Your assignment: Reproduce the records below exactly; the images should not appear.

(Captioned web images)
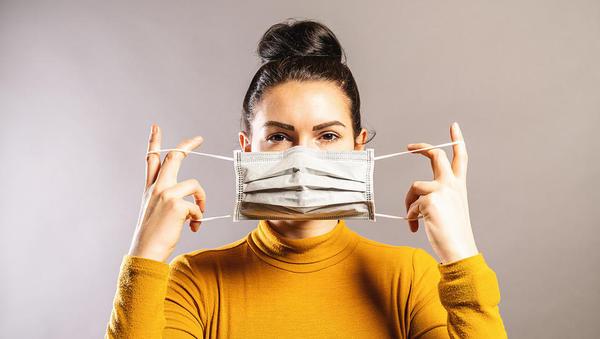 Katerim samozaposlenim in mikropodjetjem bo OZS delil brezplačne maske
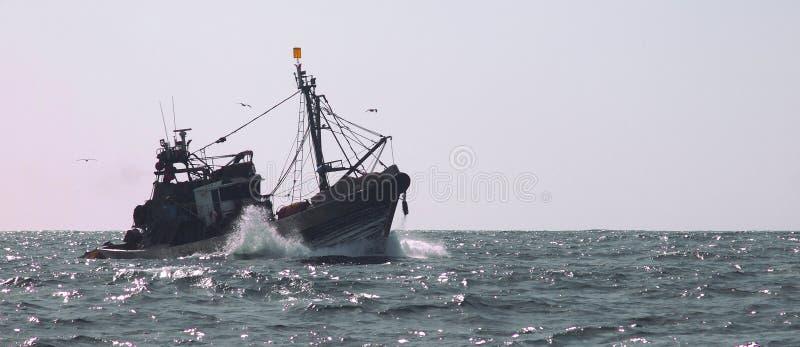 渔拖网渔船 免版税库存图片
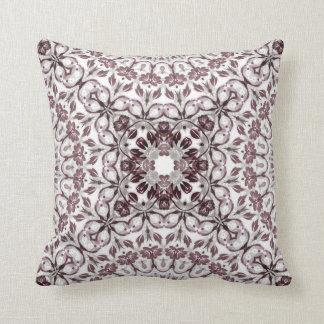 Almofada Mandala floral malva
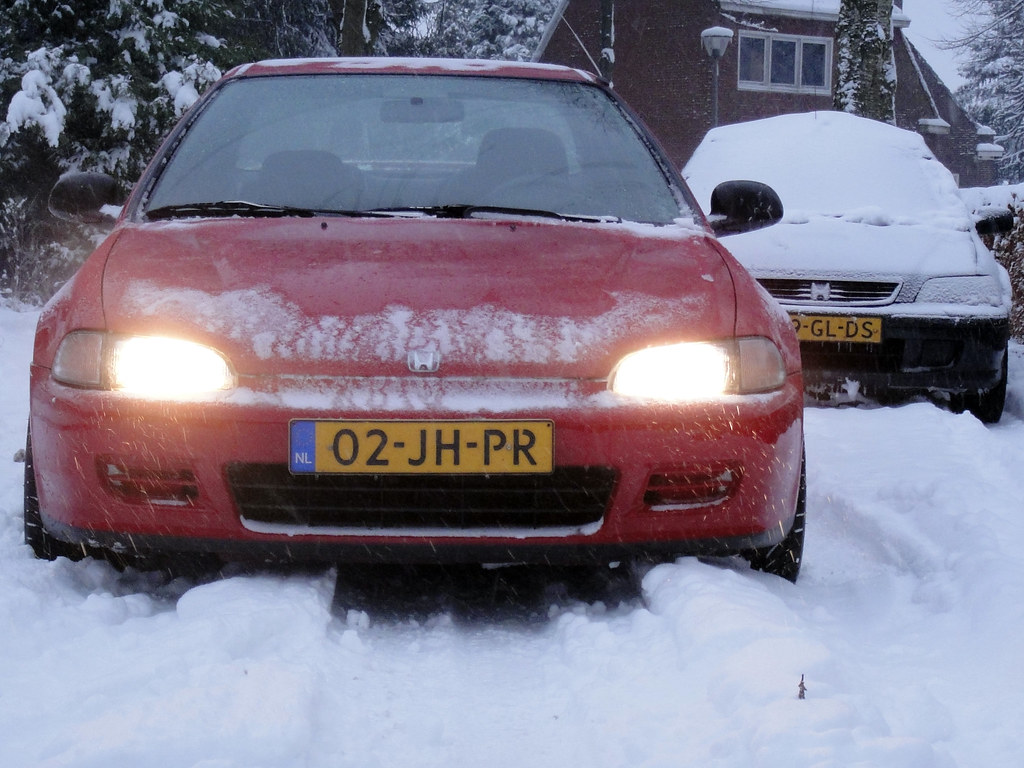 Getting stuck (Martin_Borgman) Tags: winter white snow honda stuck sony  civic coupe vast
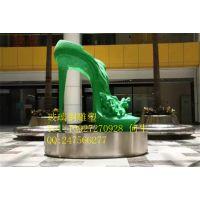 广东装饰玻璃钢雕塑 广场主题高跟鞋道具雕塑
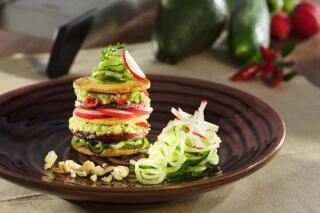 Tofu-Törtchen mit Avocado und Gurkensalat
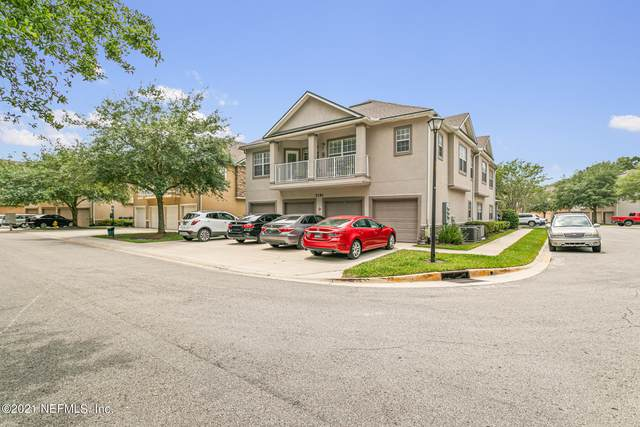 7193 Deerfoot Cir 18-2, Jacksonville, FL 32256 (MLS #1107620) :: EXIT Real Estate Gallery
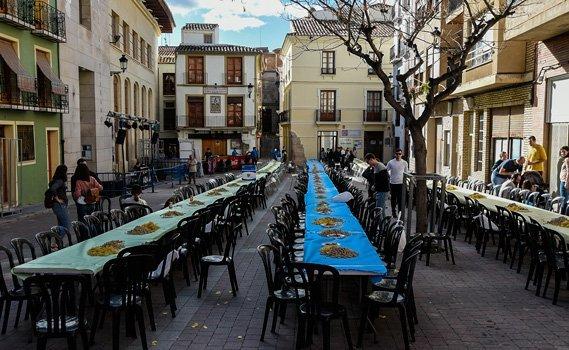 320 jóvenes se dan cita en el II Concurso de Paellas de Segorbe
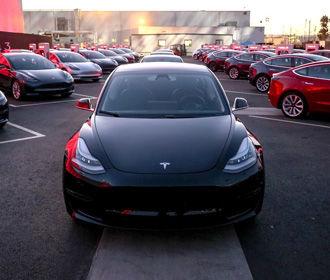 Tesla намерена запустить сервис беспилотного такси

Written answer:
 Katerim samozaposlenim in mikropodjetjem bo OZS delil brezplačne maske
 渔拖网渔船 免版税库存图片
 Almofada Mandala floral malva
 Getting stuck (Martin_Borgman) Tags: winter white snow honda stuck sony  civic coupe vast
 广东装饰玻璃钢雕塑 广场主题高跟鞋道具雕塑
 Tofu-Törtchen mit Avocado und Gurkensalat
 7193 Deerfoot Cir 18-2, Jacksonville, FL 32256 (MLS #1107620) :: EXIT Real Estate Gallery
 320 jóvenes se dan cita en el II Concurso de Paellas de Segorbe
 Tesla намерена запустить сервис беспилотного такси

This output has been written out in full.